“Ma Doro scherza,” dissi.
Guido tacque per qualche passo - aveva i sandali e procedevamo lenti, come due frati - poi si fermò e dichiarò brusco: “Io conosco quei due. So quel che fanno e quel che vogliono. Ma non so perché Doro dipinga dei quadri”.
“Che male c'è? lo distrae.”
C'era di male che, come tutti gli artisti, Doro non contentava la moglie. “Sarebbe a dire?”
Era a dire che il lavoro cerebrale e nervoso indeboliva la potenza virile, ragione per cui a ogni pittore toccano periodi di depressione tremenda.
“Non agli scultori?”
“A tutti quanti,” brontolò Guido, “a tutti i matti che si sforzano il cervello e che non sanno quand'è tempo di smettere.”
Eravamo fermi davanti all'albergo. Gli chiesi che vita bisognava dunque condurre secondo lui. “Vita sana,” disse. “Lavorare ma senza foga. Svagarsi, nutrirsi e discorrere. Soprattutto svagarsi”

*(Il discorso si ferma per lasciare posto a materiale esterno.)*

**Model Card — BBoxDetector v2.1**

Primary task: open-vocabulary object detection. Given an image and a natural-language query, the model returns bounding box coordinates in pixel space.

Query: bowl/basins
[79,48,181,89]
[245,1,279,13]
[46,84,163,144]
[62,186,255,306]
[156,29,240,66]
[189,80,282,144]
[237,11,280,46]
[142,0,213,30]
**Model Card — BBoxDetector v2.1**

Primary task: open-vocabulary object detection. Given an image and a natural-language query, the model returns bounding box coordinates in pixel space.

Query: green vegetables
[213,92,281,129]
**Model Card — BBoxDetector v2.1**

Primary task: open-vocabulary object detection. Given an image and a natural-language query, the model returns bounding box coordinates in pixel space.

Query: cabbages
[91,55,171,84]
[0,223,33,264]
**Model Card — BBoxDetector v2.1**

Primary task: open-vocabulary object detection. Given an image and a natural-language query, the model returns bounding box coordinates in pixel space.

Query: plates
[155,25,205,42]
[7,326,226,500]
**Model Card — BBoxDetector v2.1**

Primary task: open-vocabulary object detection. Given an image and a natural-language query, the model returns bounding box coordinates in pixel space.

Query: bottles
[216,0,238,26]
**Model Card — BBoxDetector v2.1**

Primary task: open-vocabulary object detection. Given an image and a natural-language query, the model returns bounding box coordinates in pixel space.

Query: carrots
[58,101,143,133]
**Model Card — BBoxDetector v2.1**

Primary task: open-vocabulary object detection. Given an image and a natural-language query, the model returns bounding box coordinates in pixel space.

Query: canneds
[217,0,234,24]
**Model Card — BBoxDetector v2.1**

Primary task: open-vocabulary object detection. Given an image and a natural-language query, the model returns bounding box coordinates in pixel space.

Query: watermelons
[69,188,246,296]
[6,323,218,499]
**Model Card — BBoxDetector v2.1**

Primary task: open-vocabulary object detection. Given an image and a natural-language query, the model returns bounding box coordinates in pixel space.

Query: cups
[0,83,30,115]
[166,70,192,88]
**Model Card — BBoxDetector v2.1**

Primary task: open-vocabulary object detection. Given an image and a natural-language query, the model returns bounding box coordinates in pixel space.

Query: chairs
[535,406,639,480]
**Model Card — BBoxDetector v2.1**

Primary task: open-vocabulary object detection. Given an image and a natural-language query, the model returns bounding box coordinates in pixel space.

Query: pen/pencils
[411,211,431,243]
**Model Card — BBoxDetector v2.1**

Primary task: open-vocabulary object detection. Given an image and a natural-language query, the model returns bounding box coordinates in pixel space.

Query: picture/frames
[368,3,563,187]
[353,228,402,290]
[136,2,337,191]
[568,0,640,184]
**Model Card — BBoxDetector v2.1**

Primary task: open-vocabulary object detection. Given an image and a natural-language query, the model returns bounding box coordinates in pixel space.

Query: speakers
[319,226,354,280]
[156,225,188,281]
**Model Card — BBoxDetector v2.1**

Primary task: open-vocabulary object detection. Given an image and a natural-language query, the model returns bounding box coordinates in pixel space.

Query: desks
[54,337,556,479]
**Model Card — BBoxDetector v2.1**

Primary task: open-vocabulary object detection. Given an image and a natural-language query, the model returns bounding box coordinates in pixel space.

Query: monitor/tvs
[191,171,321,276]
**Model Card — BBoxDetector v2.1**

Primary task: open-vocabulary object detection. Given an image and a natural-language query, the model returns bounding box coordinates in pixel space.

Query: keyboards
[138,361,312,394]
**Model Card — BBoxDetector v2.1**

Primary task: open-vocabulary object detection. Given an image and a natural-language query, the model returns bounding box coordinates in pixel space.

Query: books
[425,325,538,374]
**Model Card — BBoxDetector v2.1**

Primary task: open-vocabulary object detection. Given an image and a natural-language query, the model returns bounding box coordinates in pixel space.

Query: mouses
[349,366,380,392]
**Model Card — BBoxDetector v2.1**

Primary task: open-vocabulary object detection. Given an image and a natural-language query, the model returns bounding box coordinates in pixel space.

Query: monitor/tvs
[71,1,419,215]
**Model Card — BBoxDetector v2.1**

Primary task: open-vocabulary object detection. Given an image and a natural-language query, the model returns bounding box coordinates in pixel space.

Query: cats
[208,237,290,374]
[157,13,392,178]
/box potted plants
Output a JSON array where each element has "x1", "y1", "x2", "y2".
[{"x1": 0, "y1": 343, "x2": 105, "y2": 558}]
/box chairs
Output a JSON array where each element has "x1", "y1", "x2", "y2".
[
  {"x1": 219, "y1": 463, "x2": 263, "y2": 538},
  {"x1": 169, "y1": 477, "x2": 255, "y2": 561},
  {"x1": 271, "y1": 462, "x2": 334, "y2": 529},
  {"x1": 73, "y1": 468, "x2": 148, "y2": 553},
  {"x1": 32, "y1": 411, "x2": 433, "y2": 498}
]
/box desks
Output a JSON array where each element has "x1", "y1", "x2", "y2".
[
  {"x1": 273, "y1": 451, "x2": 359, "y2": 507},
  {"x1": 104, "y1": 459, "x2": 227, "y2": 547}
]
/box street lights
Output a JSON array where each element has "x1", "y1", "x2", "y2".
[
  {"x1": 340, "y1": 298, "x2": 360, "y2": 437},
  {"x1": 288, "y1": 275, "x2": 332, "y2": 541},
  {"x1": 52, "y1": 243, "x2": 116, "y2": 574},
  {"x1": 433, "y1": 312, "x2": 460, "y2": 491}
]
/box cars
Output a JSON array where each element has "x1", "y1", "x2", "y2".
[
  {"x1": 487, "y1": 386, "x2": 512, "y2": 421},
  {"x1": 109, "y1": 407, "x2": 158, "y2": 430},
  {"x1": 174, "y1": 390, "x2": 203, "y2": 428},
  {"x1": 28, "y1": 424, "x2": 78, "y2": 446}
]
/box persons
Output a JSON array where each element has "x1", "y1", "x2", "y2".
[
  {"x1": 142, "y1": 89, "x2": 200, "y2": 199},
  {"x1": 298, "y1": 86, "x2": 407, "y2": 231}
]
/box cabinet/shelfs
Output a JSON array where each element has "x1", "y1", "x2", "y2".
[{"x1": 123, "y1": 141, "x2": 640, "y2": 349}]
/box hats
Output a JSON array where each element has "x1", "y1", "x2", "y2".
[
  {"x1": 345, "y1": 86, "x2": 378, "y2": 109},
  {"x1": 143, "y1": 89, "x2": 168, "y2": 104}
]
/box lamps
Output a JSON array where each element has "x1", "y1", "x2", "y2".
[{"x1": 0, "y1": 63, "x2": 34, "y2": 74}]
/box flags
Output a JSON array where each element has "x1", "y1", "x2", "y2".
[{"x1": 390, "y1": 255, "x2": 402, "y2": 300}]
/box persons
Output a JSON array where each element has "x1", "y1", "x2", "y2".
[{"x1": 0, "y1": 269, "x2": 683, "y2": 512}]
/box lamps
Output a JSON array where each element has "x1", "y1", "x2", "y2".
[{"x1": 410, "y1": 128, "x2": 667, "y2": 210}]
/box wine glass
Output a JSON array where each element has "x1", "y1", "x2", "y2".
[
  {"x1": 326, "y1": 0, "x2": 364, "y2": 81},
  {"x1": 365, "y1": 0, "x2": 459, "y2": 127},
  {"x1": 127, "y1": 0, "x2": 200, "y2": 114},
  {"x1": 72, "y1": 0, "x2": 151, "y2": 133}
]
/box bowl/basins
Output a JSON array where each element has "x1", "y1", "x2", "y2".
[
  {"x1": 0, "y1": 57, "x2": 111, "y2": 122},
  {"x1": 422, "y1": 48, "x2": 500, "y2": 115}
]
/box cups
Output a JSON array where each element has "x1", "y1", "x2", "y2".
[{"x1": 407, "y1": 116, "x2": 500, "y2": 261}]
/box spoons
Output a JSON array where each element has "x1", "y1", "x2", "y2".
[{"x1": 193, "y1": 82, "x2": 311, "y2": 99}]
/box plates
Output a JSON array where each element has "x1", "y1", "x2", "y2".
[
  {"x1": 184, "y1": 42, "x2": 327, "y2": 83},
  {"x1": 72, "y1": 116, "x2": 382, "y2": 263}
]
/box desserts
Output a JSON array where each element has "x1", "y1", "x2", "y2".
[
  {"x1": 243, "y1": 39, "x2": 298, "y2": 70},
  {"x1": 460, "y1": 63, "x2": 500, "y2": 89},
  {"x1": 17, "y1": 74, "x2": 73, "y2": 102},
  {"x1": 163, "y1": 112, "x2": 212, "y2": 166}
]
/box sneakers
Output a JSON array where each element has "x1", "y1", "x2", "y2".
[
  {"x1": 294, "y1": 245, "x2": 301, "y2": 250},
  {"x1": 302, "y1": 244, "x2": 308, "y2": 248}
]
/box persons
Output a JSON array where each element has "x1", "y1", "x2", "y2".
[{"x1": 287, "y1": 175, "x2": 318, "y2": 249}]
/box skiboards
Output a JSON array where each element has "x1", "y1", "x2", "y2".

Mi stava davanti dondolandosi sui piedi, con le mani dietro la schiena. La camicia aperta a risvolti sul petto gli dava un'aria sorniona di adolescente che la sa lunga, di quarantenne rimasto adolescente per scioperataggine. “Bisogna capire la vita,” disse ancora, strizzando l'occhio con un'espressione di disagio. “Capirla quando si è giovani.”
V
Clelia mi aveva detto che ogni mattina Doro scappava e s'andava a bagnare nel mare lattiginoso dell'alba. Per questo se ne stava poi così pigro fino a mezzodì, dietro il suo cavalletto. Qualche volta, mi disse, ci andava anche lei, ma non domani ché aveva troppo sonno. Promisi a Doro che gli avrei fatto compagnia e proprio quella notte non riuscii a dormire. Mi alzai col primo sole e giunsi, per le strade fresche e deserte, sulla spiaggia ancora umida. Era il caso di fermarmi a spiare come l'oro del sole incendiava e stagliava gli alberelli in cima alla montagna, ma sedutomi sulla spiaggia vidi accostarsi una testa nell'acqua ferma, e approdare e uscir fuori stillante il corpo scuro del mio giovanotto.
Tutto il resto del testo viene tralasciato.